[設定課題] 文書抜粋のうち、「ふと気付くとモニターがない。」から「けど、一言言わせてもらった。」までを、両端を含めて一字一句変えずに再掲せよ。

[文書抜粋]
┄┄┄┄┄┄
11月3日(土)、名古屋のステージが終わって中部国際空港から石橋優子と共に沖縄、那覇に飛んだ。那覇空港には離島を飛び回る山本機長が待っていてくれた。茨城、みの~れの山本かあさんのご主人だ。11月だけど半袖での登場だった。
機長には沖縄滞在中すごくお世話になりながら、浦添市の「浦添グスク」に向かった。今日は野外ステージだ。
着いたが、そこは第一部の盛り上がりの頂点、参加者はかちゃ~し~で盛り上がりまくっている。まさに沖縄のノリそのものだ。「これはお呼びでない?」そう思ってびびってしまった。けれどせっかく呼ばれたのだ、がんばってやるしかない。しかし1部が終わって我が「第2部」に至ったが、誰も準備してくれる気配がない。仕方なく自分で机、イスを見つけ配置、器材をセットするが、誰も注目していないことを背中で感じていた。
「これは本当にお呼びでないかもしれない」
背筋が寒くなった。でも、せっかく来たのだ、やるしかない。
ふと気付くとモニターがない。今日はモニターなしか?仕方なく、今日の音響担当の人にお願いすると大きなYAMAHAのモニターが運ばれてきたが、今度は接続する4ピンのコードがないとのこと。仕方なくサイドに立てられているモニターを、足に転がすモニターにさせてもらった。万事が窮す。まるでフィリピン人と仕事しているようだった。
いよいよ始まったけど、第一部で盛り上がりまくった子どもたちが周りで騒いでいる。席には80人ほどの人が聴いてくれているが、一向に注意に行く様子はない。野外ステージだから通りすがりの人もいるだろう。我慢しつづけたけど、一言言わせてもらった。
「あの、確かに本州から来た僕が、この沖縄に何が言えるかどうかは判りませんが、少なくとも今日は浦添の子どもたちに、このステージを観て欲しくて、8月には取材にまで入って創った映像も用意してきました。第一部で盛り上がりまくってその余韻もさめやらぬこともわかりますけど、第二部もあるという予定なので、どうかもう少し聞いてくれませんか?」
一番前に座っていた大学生らしい若者が、すごいスピードで駆け出し子どもたちの注意にあたった。
「これは少しいけるかもしれない」
と思った。
そして80分の超短縮版にしたけど、最後はすべて沖縄県の映像で創った「故郷篇」を映し出し「ねがい」を歌った。拍手が来た。終演。
撤収を黙々とした。
一人の青年が子どもを連れてやってきた。
「あの、今日はいいステージ見せてもらいました」
「あ、ありがとうございます。お父さんは浦添の人ですか?」
「やっぱりな~、この子といるといつも親父に間違えられるんですよ」
「そりゃあ、すみません」
┄┄┄┄┄┄
[データセット内容]
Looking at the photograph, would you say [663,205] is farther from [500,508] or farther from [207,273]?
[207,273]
┄┄┄┄┄┄
[正しい出力]
ふと気付くとモニターがない。今日はモニターなしか?仕方なく、今日の音響担当の人にお願いすると大きなYAMAHAのモニターが運ばれてきたが、今度は接続する4ピンのコードがないとのこと。仕方なくサイドに立てられているモニターを、足に転がすモニターにさせてもらった。万事が窮す。まるでフィリピン人と仕事しているようだった。
いよいよ始まったけど、第一部で盛り上がりまくった子どもたちが周りで騒いでいる。席には80人ほどの人が聴いてくれているが、一向に注意に行く様子はない。野外ステージだから通りすがりの人もいるだろう。我慢しつづけたけど、一言言わせてもらった。